人気職業「声優」 技量や人気でギャラ決まる実力世界
日経エンタテインメント!
一昔前までは、「顔は出ないが芝居ができる」こともあり、劇団所属の役者が副業としてやることが多かった声のお仕事。2000年代に入り、多数のアニメ作品が制作され、洋画の字幕離れが進み吹き替え版が増える中、"声優"は若者の間で定番の人気職業となっている。村上龍の著書から立ち上がった「13歳のハローワーク公式サイト」の人気職業ランキングでも、マンガ家やアナウンサーを上回り、スポーツ選手、パティシエなどに続く第6位だった(2014年2月1~28日調査)。

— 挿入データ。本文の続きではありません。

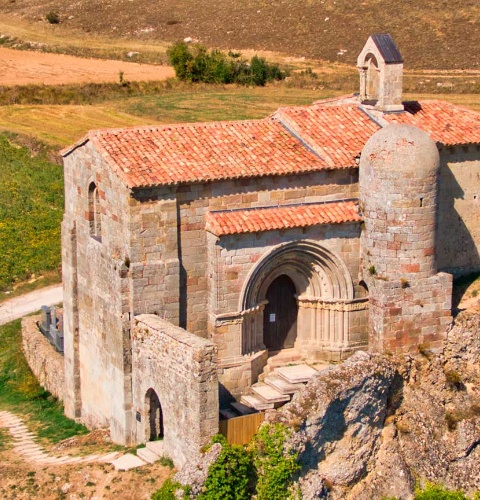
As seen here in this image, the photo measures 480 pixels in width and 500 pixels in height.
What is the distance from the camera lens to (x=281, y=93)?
5941 cm

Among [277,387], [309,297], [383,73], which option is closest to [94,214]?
[309,297]

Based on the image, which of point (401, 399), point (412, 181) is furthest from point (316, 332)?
point (412, 181)

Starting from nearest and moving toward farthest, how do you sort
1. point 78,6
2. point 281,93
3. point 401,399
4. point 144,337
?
point 144,337 → point 401,399 → point 281,93 → point 78,6

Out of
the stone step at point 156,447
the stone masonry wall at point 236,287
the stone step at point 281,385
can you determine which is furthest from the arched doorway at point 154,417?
the stone step at point 281,385

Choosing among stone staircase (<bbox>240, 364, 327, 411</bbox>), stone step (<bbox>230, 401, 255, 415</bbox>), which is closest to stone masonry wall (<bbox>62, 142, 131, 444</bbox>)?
stone step (<bbox>230, 401, 255, 415</bbox>)

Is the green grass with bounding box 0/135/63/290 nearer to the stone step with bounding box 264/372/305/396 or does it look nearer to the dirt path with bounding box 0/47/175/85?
the dirt path with bounding box 0/47/175/85

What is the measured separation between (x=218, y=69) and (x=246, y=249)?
129ft

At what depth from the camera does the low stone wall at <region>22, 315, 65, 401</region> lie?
106ft

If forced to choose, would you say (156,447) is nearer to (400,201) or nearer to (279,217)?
(279,217)

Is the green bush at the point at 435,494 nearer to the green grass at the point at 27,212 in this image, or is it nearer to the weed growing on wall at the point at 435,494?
the weed growing on wall at the point at 435,494

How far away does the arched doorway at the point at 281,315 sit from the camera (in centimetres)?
2822

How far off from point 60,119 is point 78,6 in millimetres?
45764

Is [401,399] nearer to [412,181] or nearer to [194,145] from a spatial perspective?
[412,181]

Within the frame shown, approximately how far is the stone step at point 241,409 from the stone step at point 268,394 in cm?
41
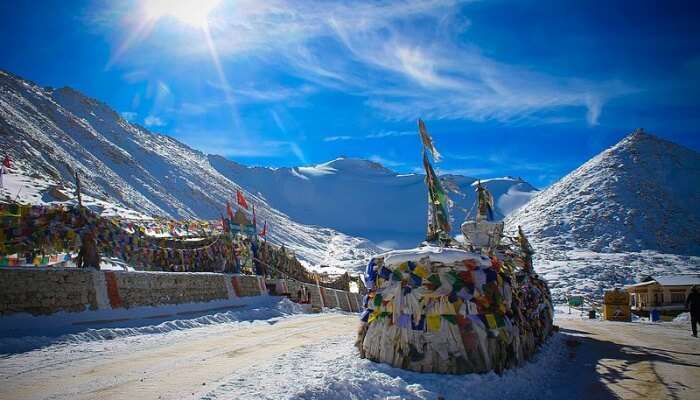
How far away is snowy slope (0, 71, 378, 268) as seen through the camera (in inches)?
3081

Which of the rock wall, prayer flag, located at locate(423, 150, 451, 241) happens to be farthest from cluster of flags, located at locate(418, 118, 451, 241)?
the rock wall

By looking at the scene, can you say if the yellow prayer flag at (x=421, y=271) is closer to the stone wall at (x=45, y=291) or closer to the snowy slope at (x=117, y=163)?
the stone wall at (x=45, y=291)

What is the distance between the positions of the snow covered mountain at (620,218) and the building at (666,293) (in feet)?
64.4

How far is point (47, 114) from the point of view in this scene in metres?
106

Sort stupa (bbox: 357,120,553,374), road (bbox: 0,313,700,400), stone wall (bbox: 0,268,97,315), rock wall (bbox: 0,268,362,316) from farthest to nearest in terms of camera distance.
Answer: rock wall (bbox: 0,268,362,316), stone wall (bbox: 0,268,97,315), stupa (bbox: 357,120,553,374), road (bbox: 0,313,700,400)

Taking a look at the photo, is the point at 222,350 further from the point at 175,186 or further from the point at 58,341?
the point at 175,186

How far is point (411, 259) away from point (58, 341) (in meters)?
7.30

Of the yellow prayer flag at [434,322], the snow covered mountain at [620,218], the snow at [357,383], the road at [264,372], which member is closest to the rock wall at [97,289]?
the road at [264,372]

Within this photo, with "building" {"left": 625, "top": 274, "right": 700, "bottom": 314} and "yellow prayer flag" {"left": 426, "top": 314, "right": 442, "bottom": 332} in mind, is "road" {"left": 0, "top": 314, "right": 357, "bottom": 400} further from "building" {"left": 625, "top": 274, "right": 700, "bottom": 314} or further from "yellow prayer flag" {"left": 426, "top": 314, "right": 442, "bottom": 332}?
"building" {"left": 625, "top": 274, "right": 700, "bottom": 314}

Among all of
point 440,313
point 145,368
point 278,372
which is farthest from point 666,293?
point 145,368

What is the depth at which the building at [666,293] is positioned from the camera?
39062mm

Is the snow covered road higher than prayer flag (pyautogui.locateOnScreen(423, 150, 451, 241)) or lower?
lower

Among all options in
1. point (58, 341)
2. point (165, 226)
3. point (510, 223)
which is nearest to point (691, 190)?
point (510, 223)

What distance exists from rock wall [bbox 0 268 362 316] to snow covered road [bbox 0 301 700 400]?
4.40ft
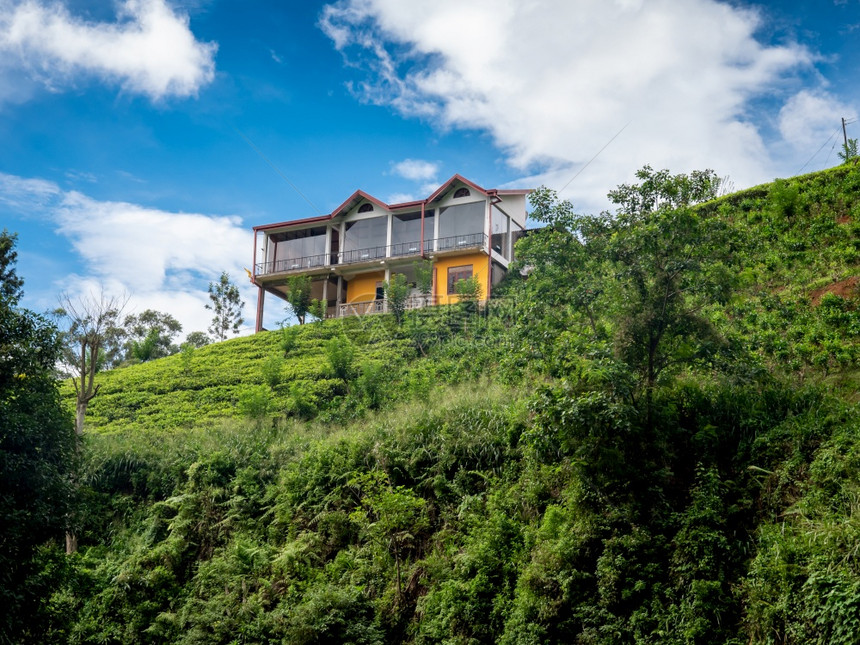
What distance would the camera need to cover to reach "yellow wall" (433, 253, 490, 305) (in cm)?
3347

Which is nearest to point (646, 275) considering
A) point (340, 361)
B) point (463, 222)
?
point (340, 361)

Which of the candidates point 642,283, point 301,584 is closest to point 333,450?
point 301,584

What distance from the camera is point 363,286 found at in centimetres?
3788

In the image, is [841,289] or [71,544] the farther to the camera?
[71,544]

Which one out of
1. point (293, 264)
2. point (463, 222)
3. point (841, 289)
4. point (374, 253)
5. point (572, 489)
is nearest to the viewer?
point (572, 489)

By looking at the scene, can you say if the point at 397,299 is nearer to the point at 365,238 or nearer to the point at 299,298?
the point at 299,298

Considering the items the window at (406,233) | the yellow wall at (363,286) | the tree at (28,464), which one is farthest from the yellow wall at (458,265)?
the tree at (28,464)

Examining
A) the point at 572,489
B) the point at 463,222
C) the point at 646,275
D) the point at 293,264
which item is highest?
the point at 463,222

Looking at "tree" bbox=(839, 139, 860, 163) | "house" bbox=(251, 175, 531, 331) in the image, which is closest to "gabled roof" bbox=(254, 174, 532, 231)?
"house" bbox=(251, 175, 531, 331)

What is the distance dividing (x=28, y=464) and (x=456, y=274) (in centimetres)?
2395

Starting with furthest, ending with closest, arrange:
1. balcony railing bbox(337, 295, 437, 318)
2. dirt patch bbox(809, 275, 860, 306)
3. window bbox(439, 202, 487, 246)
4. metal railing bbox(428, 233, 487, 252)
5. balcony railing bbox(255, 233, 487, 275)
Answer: window bbox(439, 202, 487, 246)
balcony railing bbox(255, 233, 487, 275)
metal railing bbox(428, 233, 487, 252)
balcony railing bbox(337, 295, 437, 318)
dirt patch bbox(809, 275, 860, 306)

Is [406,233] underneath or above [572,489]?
above

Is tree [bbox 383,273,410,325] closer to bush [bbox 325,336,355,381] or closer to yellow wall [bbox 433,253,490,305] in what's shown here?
yellow wall [bbox 433,253,490,305]

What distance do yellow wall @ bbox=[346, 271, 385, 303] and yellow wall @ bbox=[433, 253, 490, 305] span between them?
3.67 metres
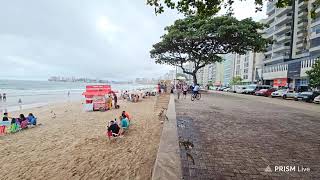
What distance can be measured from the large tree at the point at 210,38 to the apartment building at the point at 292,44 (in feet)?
51.4

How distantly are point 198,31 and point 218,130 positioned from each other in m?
21.0

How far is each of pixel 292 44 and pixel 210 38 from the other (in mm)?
33047

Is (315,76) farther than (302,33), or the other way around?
(302,33)

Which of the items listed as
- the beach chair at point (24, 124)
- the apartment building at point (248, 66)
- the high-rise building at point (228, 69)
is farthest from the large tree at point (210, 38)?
the high-rise building at point (228, 69)

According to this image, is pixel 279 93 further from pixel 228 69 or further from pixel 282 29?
pixel 228 69

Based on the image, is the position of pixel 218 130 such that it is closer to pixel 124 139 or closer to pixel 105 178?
pixel 124 139

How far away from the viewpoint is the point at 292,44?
1975 inches

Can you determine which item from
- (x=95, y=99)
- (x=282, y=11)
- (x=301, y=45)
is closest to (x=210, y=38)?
(x=95, y=99)

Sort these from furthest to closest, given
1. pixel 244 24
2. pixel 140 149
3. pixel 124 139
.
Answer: pixel 244 24
pixel 124 139
pixel 140 149

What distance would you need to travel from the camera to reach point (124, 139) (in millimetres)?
7824

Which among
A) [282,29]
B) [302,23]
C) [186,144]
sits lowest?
[186,144]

洋画や海外ドラマ(業界用語で「外画」という)の吹き替え、アニメキャラクターボイス、ナレーションの3つをバランスよくこなすのが、人気者の王道という。そのギャラの仕組みはどうなっているのか。
新人のギャラは「1本1万5000円」に決まっている
声優になるには、中学・高校を卒業してから、もしくは並行して専門学校や養成所に通い、事務所の預かりか所属となった後にデビューするのが一般的。事務所に入り、俳優が加入する協同組合日本俳優連合(以下、日俳連)に「新人登録」されリストに載ることで、作品出演への俎上(そじょう)に上るというわけだ。
新人は「ジュニア」と呼ばれ、30分のテレビアニメだろうが、2時間の長尺だろうが、1本あたりのギャランティは1万5000円と決まっている(CS放送は除く)。
この「基本料金」はランク化されており、新人扱い(ジュニア)は3年間で、以降、「ランク15」(1万5000円)、「ランク16」(1万6000円)と、技量やキャリア、人気の度合いで数字が増えていく。
ランク15以降は、作品の長さに比例する「時間割増率」、2次利用時の「転用料率」が、基本料金に対して規定のパーセンテージで掛けられ、数万円単位のギャラとなる。なお、リストはアニメと外画で分かれて用意されており、外画ではランク15だがアニメではランク16という場合もある。
若くて上手、引っ張りだこになる条件
制作費の圧縮など予算管理が厳しいなか、プロデューサーや演出家は、1本あたりの制作費を見渡して、オーディションに呼ぶ、または一本釣りで起用する声優を選んでいく。声優のギャラは、ランク化&リスト化されているため、ある意味選びやすいといえる。
こうした中、外画で重宝されているのが、「ランクはジュニアながら、フケ役、大柄な黒人や太った白人といったゴツめ、ダブリ(兼役)ができる人」なのだとか。最近では30代や40代から声優を始める人も少なくないため一概には言えないが、基本料金は経験値の高い人、つまり年齢が上の人ほど高くなる傾向にある。前出の役は脇役のことが多く、出演料を抑えたいところ。また、1作品で複数の役をこなせる人がいれば、出演者の人数を減らせる。"若くて上手"に越したことはないというわけだ。
そうした声優たちは、通称「スーパージュニア」と呼ばれる。彼らは月~金曜まで毎日2~3本、週末は長尺の劇場版といった具合にぎっしりスケジュールが詰まっていて、「どの現場にもいる」状態なのだとか。
劇場未公開のDVD、最近ではBSやCSなど予算が少ないところで番組数は増えており、若手が重宝される状況は続きそうだ。一方で、ジュニアからランクがついた途端、仕事が激減する人も少なくない。アニメが特にそうだが、主要キャストは声や芝居がキャラクターにマッチすることが第一なので、大物・新人に関係なくオーディションが主流。結局生き残るのは、「ジュニア時代からうまくて数をこなしてきた人」なのだ。